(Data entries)
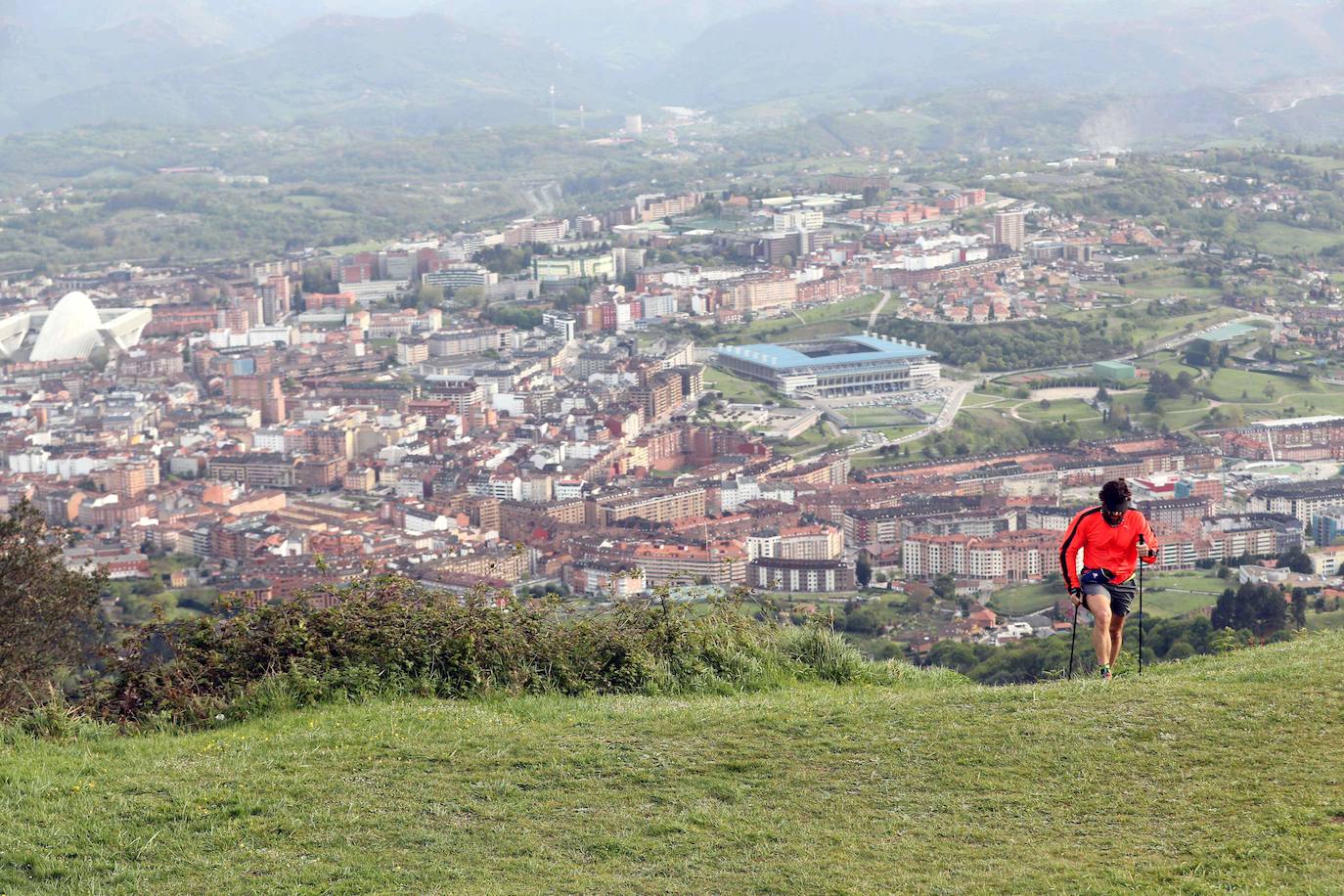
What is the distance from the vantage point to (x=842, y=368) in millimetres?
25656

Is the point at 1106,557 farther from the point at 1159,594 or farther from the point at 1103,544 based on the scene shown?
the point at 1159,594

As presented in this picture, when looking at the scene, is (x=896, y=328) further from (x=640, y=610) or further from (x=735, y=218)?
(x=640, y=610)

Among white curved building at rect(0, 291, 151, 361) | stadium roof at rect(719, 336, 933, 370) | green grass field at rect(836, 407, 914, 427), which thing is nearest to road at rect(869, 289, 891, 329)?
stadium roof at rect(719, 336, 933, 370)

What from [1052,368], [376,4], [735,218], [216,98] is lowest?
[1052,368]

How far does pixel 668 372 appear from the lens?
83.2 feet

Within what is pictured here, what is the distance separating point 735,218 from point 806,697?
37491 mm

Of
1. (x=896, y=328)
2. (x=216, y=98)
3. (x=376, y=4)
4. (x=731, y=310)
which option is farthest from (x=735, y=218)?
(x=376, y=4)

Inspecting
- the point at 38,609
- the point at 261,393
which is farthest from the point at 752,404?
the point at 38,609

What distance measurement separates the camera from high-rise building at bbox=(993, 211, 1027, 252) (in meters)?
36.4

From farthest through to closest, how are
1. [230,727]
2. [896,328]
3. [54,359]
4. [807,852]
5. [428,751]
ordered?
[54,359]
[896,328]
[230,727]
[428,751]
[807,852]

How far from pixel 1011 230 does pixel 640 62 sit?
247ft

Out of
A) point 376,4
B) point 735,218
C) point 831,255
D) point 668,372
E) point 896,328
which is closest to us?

> WHAT NEEDS TO BE DONE
Copy every one of the data entries above word for word, leaving out the pictures.

> RESULT
What is the distance from the vantage point to (x=842, y=368) in millimetres?
25656

Is the point at 1106,557 farther from the point at 1159,594 or farther from the point at 1103,544 based on the scene shown?
the point at 1159,594

As presented in this picture, when looking at the scene, is (x=896, y=328) further from (x=640, y=610) or further from (x=735, y=218)?
(x=640, y=610)

Among white curved building at rect(0, 291, 151, 361) | stadium roof at rect(719, 336, 933, 370) | green grass field at rect(836, 407, 914, 427), which thing is nearest to road at rect(869, 289, 891, 329)?
stadium roof at rect(719, 336, 933, 370)

What from [1052,368], [376,4], [735,218], [216,98] is lowest?
[1052,368]

How far does pixel 668 372 appear from the lens?
83.2 feet

Within what is pictured here, what is the distance separating point 735,218 from point 806,697?
37491 mm

Of
1. (x=896, y=328)
2. (x=216, y=98)
3. (x=376, y=4)
4. (x=731, y=310)
which option is farthest from (x=735, y=218)?
(x=376, y=4)

Inspecting
- the point at 38,609
- the point at 261,393
which is farthest from the point at 752,404?
the point at 38,609

What distance measurement separates the camera from high-rise building at bbox=(993, 211, 1027, 252) (in meters)?
36.4

From farthest through to closest, how are
1. [230,727]
2. [896,328]
3. [54,359]
4. [807,852]
5. [428,751]
ordered?
[54,359]
[896,328]
[230,727]
[428,751]
[807,852]

How far from pixel 1011 230 does pixel 640 62 sit?
247ft

Out of
A) point 376,4
B) point 735,218
C) point 831,255
D) point 668,372
E) point 896,328
which is closest to us?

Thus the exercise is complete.